▸ **Tasks to complete**:
a – Answer these from the speech excerpt below on women as peace negotiators, one answer per line, marked the same way:
(i) On what dates will the Philippines chair the conference on women, peace and security?
(ii) What is the name of the woman negotiator who reached the peace agreement?
(iii) What book does the speaker cite for the characteristics that make women good negotiators?
b – In the speech excerpt below on women as peace negotiators, list every community named as part of the conflict in the southern Philippines.
c – Continue the speech on women as peace negotiators below, picking up after its final sentence.

▸ **Page excerpt**:
+--

Anyway, I hope I'll come to my third volume and talk about the other women in the other parts of the world. In October, the Philippines will chair a very interesting conference on women, peace and security, October 28 to the 30th of October because we believe that women have a very special role to play in terms of peace and security. We are very keen on this because for the longest time we had a very big issue in the southern part of the Philippines and there has been a lot of conflict. It's a conflict-ridden place between the Muslim community, the Christian community, the indigenous community. For more than 50 years there's been trouble and finally a few years ago, government decided why can't we solve this? So they sent a woman negotiator and she ended up with a peace agreement, finally. And I asked her, how did you do it? And she said, I listened. I think that's very important that perhaps women have a capacity and patience to listen because if you come to a negotiating table with your instructions and not prepared to listen to the other side, you will never get to an agreement. Today she is a consultant of the United Nations for peace negotiations because if you want her name, she's Professor Miriam Coronel. She is now a consultant of the UN for peace negotiations. But she's still saying that she's alone. And she wished that other women could be part of this. And we are now working on an agreement with Colombia because they face a similar issue with FARC, et cetera. And this is part of our recent negotiations to share our experience in negotiating for peace. I would like to perhaps conclude by saying that certainly women, when given the opportunity, make peace negotiators. What used to be considered negative characteristics of women are actually what make them more effective. People used to say, oh, why should I send a woman? She's so emotional. You need emotions when you negotiate. You'll be able to read emotions when you negotiate. The ability to listen, the ability to read body language. And more easily, we have a greater capacity to find solutions. This is not original. This is from the book, The Female Brain. The female brain has been studied, and this seems to be the characteristics why women make good negotiators.

+--

▸ **Material supplied**:
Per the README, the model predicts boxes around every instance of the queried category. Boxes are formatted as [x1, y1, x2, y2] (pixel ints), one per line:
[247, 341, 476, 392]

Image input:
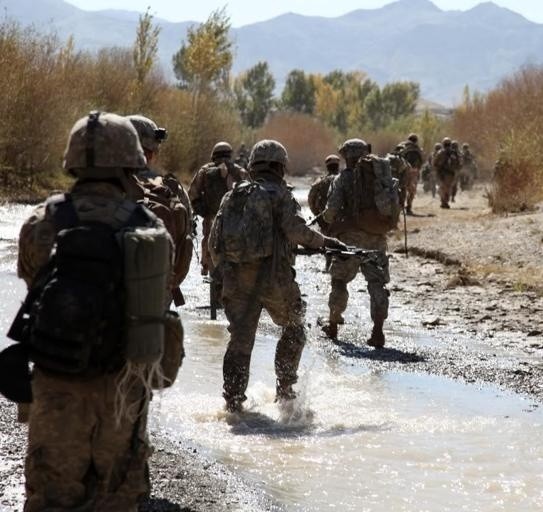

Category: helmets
[210, 142, 233, 159]
[341, 138, 370, 159]
[408, 133, 469, 148]
[62, 110, 162, 176]
[248, 139, 288, 169]
[325, 155, 340, 166]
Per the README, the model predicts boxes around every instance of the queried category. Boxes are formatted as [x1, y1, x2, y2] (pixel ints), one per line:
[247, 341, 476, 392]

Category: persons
[127, 115, 198, 307]
[395, 132, 474, 216]
[17, 111, 177, 511]
[307, 139, 401, 347]
[188, 140, 250, 309]
[208, 138, 346, 412]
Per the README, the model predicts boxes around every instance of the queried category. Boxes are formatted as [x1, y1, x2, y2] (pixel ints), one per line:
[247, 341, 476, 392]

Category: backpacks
[353, 153, 398, 231]
[22, 193, 157, 379]
[205, 166, 274, 266]
[319, 176, 334, 210]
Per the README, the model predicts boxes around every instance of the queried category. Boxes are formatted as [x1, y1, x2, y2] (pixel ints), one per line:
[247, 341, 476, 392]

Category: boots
[223, 386, 296, 412]
[322, 323, 385, 346]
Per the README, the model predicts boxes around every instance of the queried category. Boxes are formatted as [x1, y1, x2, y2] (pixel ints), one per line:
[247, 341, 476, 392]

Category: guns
[293, 247, 367, 269]
[210, 269, 219, 319]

+--

▸ **Answers by task**:
a –
(i) October 28 to October 30.
(ii) Professor Miriam Coronel.
(iii) The Female Brain.

b – The Muslim community, the Christian community, the indigenous community.

c –
Coming back to India, I think one of the women that has really influenced my life as a diplomat was meeting and escorting a terrific woman president, the first woman president of the UN General Assembly, Madam Vijaya Lakshmi Pandit. And I said, why am I being assigned to her? Someone said, you can see eye to eye (referring to their short height). And so I said, Madam, I'm assigned to you because we see eye to eye. She said, my dear, size doesn't matter. Character and determination, too. That's my lesson from Vijaya Pandit. Anyway, in Dharamsala, I learned the Dalai Lama's strong commitment to serve others, and he has spoken to us very clearly, repeating a prayer, and I thought I'd share this with you, of the 8th century monk called Shantideva. He said, this was my message from the Dalai Lama, for people who render service. For as long as space endures, and for as long as living beings remain, until then, may I too abide to dispel the misery of the world. That's the Dalai Lama. And I would like to repeat what Madam Lakshmi said when we were talking. I said, how long have you been in the diplomatic service? She said, oh, I've been there for some time. And she said, I'm also guided by what an Indian leader said, Mahatma Gandhi. He said that the best way of finding yourself is to give yourself in the service of others. So I thought these two thoughts, this mindset of my experience of India today has come together, and I want to thank you for this opportunity to be able to share it. And by the way, today, Indian women celebrate Har Talika Teej Day. Do you know what that is? Do you know what it means? Can you tell them? It's a very special day. I'm informed that it is to celebrate the divine union of Shiva and Parvati, which reflects the aspiration of women for marital bliss and prosperity. Thank you.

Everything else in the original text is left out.